96 Well Plate Mouse High Specificity SP-C Sandwich ELISA Kit For
Accurate Quantitative Detection
Cat.No E1260Mo
Standard Curve Range: 0.5ng/ml - 300ng/ml
Sensitivity: 0.26ng/ml
Storage: Store the reagents at 2-8°C. For over 6-month storage refer to
the expiration date keep it at -20°C. Avoid repeated thaw cycles.
If individual reagents are opened it is recommended that the kit be
used within 1 month.
*This product is for research use only, not for use in diagnosis
procedures. It’s highly recommend to read this instruction entirely
before use.
Reagent Provided
Components | Quantity |
Standard Solution (320ng/ml) | 0.5ml x1 |
Pre-coated ELISA Plate | 12 * 8 well strips x1 |
Standard Diluent | 3ml x1 |
Streptavidin-HRP | 6ml x1 |
Stop Solution | 6ml x1 |
Substrate Solution A | 6ml x1 |
Substrate Solution B | 6ml x1 |
Wash Buffer Concentrate (25x) | 20ml x1 |
Biotinylated Mouse SP-C Antibody | 1ml x1 |
User Instruction | 1 |
Plate Sealer | 2 pics |
Zipper bag | 1 pic |
Material Required But Not Supplied
- 37°C±0.5°C incubator
- Absorbent paper
- Precision pipettes and disposable pipette tips
- Clean tubes
- Deionized or distilled water
- Microplate reader with 450 ± 10nm wavelength filter
Precision
Intra-Assay Precision (Precision within an assay) Three samples of
known concentration were tested on one plate to assess intra-assay
precision.
Inter-Assay Precision (Precision between assays) Three samples of
known concentration were tested in separate assays to assess
inter-assay precision.
CV(%) = SD/mean x 100
Intra-Assay: CV<8%
Inter-Assay: CV<10%
Intended Use
This sandwich kit is for the accurate quantitative detection of
Mouse Pulmonary Surfatcant-associated Protein C (also known as
SP-C) in serum, plasma, cell culture supernates, cell lysates,
tissue homogenates.
Reagent Preparation
All reagents should be brought to room temperature before use.
Standard Reconstitute the 120μl of the standard (320ng/ml) with 120μl of
standard diluent to generate a 160ng/ml standard stock solution.

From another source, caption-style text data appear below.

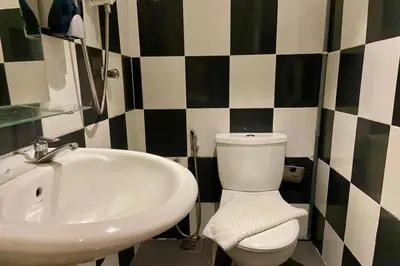 a bathroom with a sink and a toilet at Hotel Dlima House Bukit Bintang in Kuala Lumpur
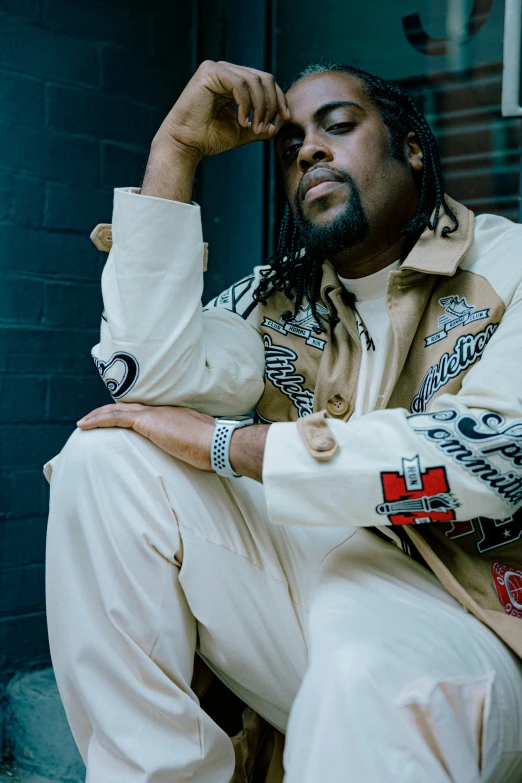 a black man sitting on the steps with his arms crossed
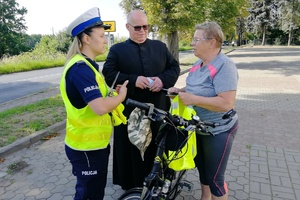 Policjantka i Kapelan Policji rozmawiają z rowerzystką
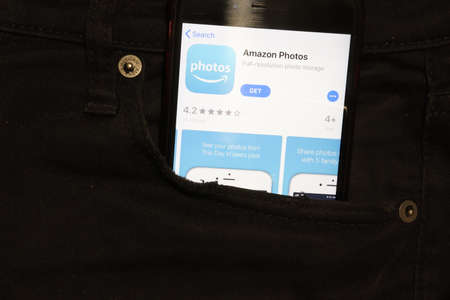 Saint-Petersburg, Russia - 6 December 2019: Mobile phone screen with Amazon Photos icon in pocket close-up, Illustrative Editorial.のeditorial素材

Allow the standard to sit for 15 mins with gentle agitation prior
to making dilutions. Prepare duplicate standard points by serially
diluting the standard stock solution (160ng/ml) 1:2 with standard
diluent to produce 80ng/ml, 40ng/ml, 20ng/ml and 10ng/ml solutions.

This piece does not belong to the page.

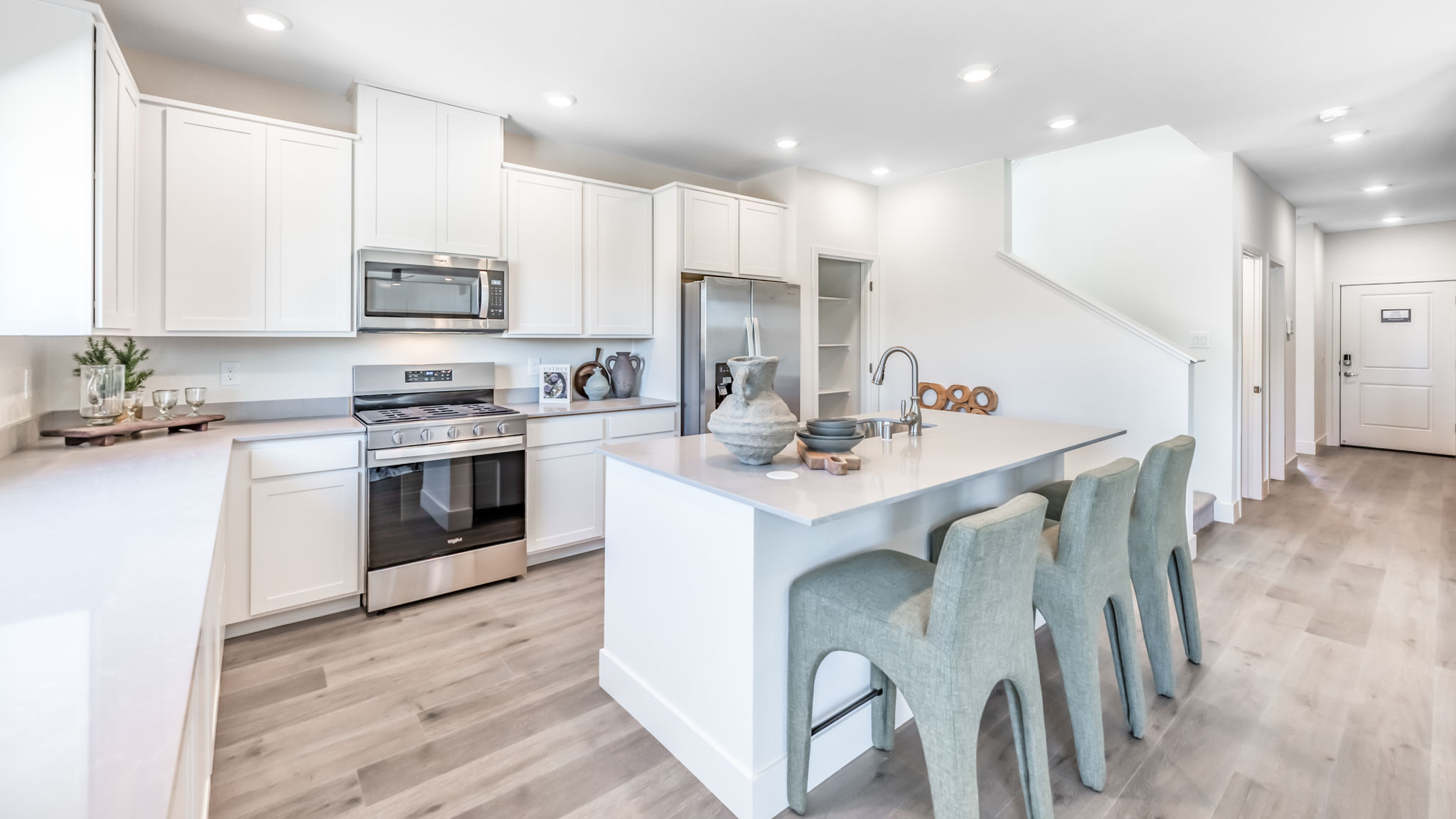Bright modern kitchen with island and large pantry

Standard diluent serves as the zero standard(0 ng/ml). Any
remaining solution should be frozen at -20°C and used within one
month. Dilution of standard solutions suggested are as follows:
160ng/ml | Standard No.5 | 120μl Original Standard + 120μl Standard Diluent |
80ng/ml | Standard No.4 | 120μl Standard No.5 + 120μl Standard Diluent |
40ng/ml | Standard No.3 | 120μl Standard No.4 + 120μl Standard Diluent |
20ng/ml | Standard No.2 | 120μl Standard No.3 + 120μl Standard Diluent |
10ng/ml | Standard No.1 | 120μl Standard No.2 + 120μl Standard Diluent |
Standard Concentration | Standard No.5 | Standard No.4 | Standard No.3 | Standard No.2 | Standard No.1 |
320ng/ml | 160ng/ml | 80ng/ml | 40ng/ml | 20ng/ml | 10ng/ml |
Wash Buffer Dilute 20ml of Wash Buffer Concentrate 25x into deionized or
distilled water to yield 500 ml of 1x Wash Buffer. If crystals have
formed in the concentrate, mix gently until the crystals have
completely dissolved.
Summary
1. Prepare all reagents, samples and standards.
2. Add sample and ELISA reagent into each well. Incubate for 1 hour
at 37°C.
3. Wash the plate 5 times.
4. Add substrate solution A and B. Incubate for 10 minutes at 37°C.
5. Add stop solution and color develops.
6. Read the OD value within 10 minutes.